*** Source text Section Begins ***

One of the great joys of being IASP president, indeed of being an IASP member, is connecting with pain clinicians and scientists from around the world. At the recent 37th annual scientific meeting of the Australian Pain Society (APS), held in beautiful Adelaide, I enjoyed meeting many Australian IASP members and learning more about pain treatment and education in that country.
The Scientific Program Committee, led by Councilor Michele Sterling, created an exceptional program, which included plenary lectures by international and Australian speakers and topical workshops on a broad array of topics.
I was honored to give a lecture in recognition of Sir Sydney Sunderland, an Australian neurologist and anatomist who made major contributions to the field of neuropathic pain and to the founding of IASP. Sir Sunderland was a vice president of IASP and served on the first IASP Council, elected in 1975. A photo of him sitting next to former IASP President John Loeser at the first IASP Council meeting in 1976 can be found on page 14 of Louisa Jones’s book, First Steps. I encourage those of you who haven’t already done so to read this interesting history of the early years of IASP. It can be downloaded from free from the IASP website.
At a “Meet the Speakers” breakfast session and during breaks throughout the meeting, I enjoyed talking with many delegates. These individuals ranged widely in disciplines and pain interests but had in common a passion for expanding their knowledge about pain and taking new knowledge back to their research and clinical settings.
Given our upcoming 2018 Global Year for Excellence in Pain Education, I was pleased to observe in these conversations, as well as in the content of many lectures, a keen interest in improving education about pain at all levels, including health-care providers, patients, and the public. Indeed, one group of particularly dedicated delegates spent the week preceding the meeting riding bicycles 970km from Melbourne to Adelaide in an effort to reach out to the public and health-care providers to improve pain education and treatment in rural communities!

*** Source text Section Ends ***

**What is needed**
Using the text about the Australian Pain Society meeting, explain why one group of delegates rode bicycles from Melbourne to Adelaide before the meeting. Answer in one to three sentences.

*** The data Section Begins ***

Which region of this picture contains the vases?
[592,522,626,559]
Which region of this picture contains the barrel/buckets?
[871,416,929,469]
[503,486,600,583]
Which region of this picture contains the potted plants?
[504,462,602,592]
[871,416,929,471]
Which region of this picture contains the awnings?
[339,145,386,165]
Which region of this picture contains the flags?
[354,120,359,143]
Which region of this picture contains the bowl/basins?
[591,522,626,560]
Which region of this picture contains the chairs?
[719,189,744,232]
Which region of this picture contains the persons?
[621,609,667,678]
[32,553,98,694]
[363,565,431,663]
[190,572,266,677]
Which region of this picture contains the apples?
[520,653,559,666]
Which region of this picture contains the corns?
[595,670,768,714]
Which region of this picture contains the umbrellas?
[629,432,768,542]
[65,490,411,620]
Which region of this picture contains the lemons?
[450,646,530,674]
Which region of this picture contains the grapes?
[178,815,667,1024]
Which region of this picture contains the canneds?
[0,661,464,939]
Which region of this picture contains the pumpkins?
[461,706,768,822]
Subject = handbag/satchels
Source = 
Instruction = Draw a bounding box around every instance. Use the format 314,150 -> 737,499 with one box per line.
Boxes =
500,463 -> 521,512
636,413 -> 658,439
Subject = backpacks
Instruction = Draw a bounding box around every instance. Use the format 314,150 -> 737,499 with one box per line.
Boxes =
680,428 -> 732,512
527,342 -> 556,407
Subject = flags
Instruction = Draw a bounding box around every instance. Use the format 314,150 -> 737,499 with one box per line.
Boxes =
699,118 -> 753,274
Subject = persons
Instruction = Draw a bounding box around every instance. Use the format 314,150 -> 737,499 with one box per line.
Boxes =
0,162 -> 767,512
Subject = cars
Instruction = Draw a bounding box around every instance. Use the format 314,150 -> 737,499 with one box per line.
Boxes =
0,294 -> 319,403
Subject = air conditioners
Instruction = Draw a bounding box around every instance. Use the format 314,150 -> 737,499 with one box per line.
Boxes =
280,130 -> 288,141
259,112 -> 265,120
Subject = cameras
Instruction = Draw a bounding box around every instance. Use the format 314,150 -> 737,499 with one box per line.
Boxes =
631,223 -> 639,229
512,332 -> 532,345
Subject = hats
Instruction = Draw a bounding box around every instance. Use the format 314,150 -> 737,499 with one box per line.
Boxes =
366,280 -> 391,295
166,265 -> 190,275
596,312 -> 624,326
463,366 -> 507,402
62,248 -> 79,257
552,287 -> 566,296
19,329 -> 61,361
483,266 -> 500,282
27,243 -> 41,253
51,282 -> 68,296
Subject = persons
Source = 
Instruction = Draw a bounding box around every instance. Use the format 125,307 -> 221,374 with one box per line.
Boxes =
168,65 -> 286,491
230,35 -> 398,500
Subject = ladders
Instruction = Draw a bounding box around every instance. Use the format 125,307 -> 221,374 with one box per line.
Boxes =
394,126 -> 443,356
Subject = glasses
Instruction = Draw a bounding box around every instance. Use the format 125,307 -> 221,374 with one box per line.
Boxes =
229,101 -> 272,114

*** The data Section Ends ***

**Output below**
They rode 970 km to reach out to the public and health-care providers. Their goal was to improve pain education and treatment in rural communities.